I’m a terrible judge of character. Awful. I spend a lot of time in my own head and when I finally remember to look out, I am often catching a glimpse of the thing that jolted me into the real world to begin with.  It’s often something small: a sideways glance at me; a whispered word across the room in which the whisperer [accidentally] catches my eye and I assume the whispers are about me; a harsh word that draws blood.

I carry the wound with me. I nurse it and coddle it and make sure it grows.I can make a pretense of writing about how this isn’t the right thing to do - but we already know that. And it’s not enough.

Time again the wickedness of a people - that is, my wickedness when I nurse and coddle a hurt into resentment - “rises up” before God.

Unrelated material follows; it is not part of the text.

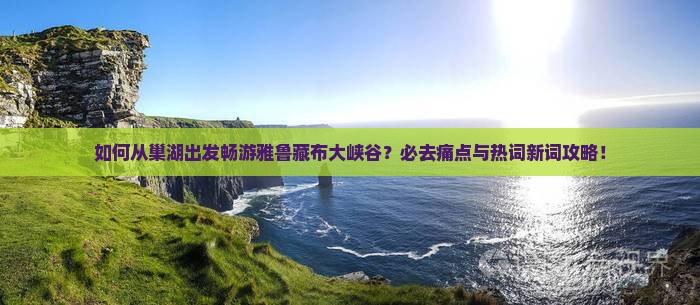 如何从巢湖出发畅游雅鲁藏布大峡谷？必去痛点与热词新词攻略！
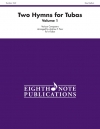 テューバの為の2つの賛歌・Vol.1（フレックス四重奏）【Two Hymns for Tubas, Volume 1】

And yet, He doesn’t nurse his wounds into resentment. He doesn’t coddle a hurt into wrath.

Rather, the God of the universe turns to us in love for “while we were yet sinners, Christ died for us.” And that is perfect mercy.

We see it here in Nineveh. Nineveh, the capital of Assyria and a foe to the Israelites. Their wickedness is so much that it has risen before God. But he turns toward the city in love. He turns toward the wickedness and, reaching out across the sin to bridge the divide, sends his servant Jonah to cry against it that its inhabitants might repent.

Well. He tries to send Jonah. He wants Jonah to go.

But Jonah will have none of it. He immediately gets onto the first ship he can find and sails…away. In the opposite direction and to nowhere in particular. Just away.. Not a few theologians believe that the reason Jonah left was not that he feared his life in the face of his foe, but that he feared the city would actually repent and make Israel look bad.

Jonah turned and ran, but what will we do? What should our response be in the face of those whose wickedness rises up to God? Are we “merciful like the Father” and reach across to our brothers and sisters in love? Or are we Jonah and afraid of that mercy? Are we afraid of God’s love? Of its effects?

God loves his creation! He loves man! He loves you.

How might we be the face of mercy to those around us? Today, can we find an opportunity - no matter how small - to turn to our fellow man in love and practice a spiritual or corporeal work of mercy (CCC 2447) without thought of what that might mean to us?